■ **TASK STATEMENT**: Look in the data below for the line that has "small red yellow leaf clipart", then print exactly every line from there through the line that has "Het fruit van", leaving pictures out.

■ **DATA FOR REVIEW**:
====================

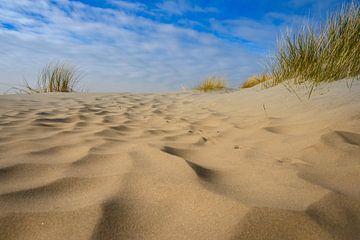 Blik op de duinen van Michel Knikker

====================

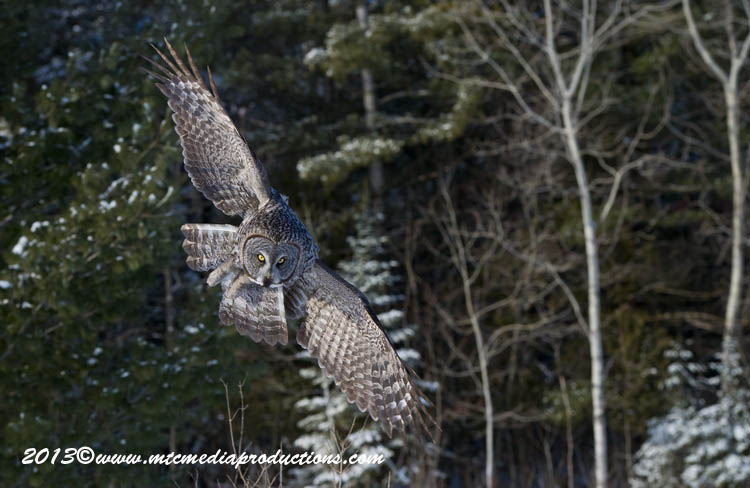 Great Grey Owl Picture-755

====================

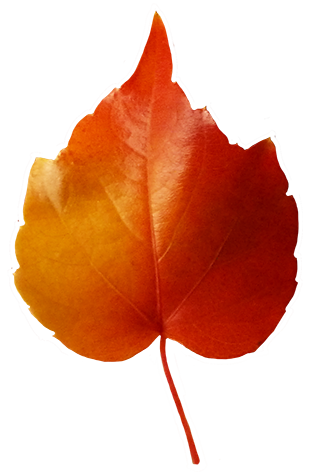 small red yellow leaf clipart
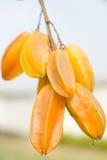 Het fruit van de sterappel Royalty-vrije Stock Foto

====================

■ **ANSWER TO THE EXERCISE**:
 small red yellow leaf clipart
 Het fruit van de sterappel Royalty-vrije Stock Foto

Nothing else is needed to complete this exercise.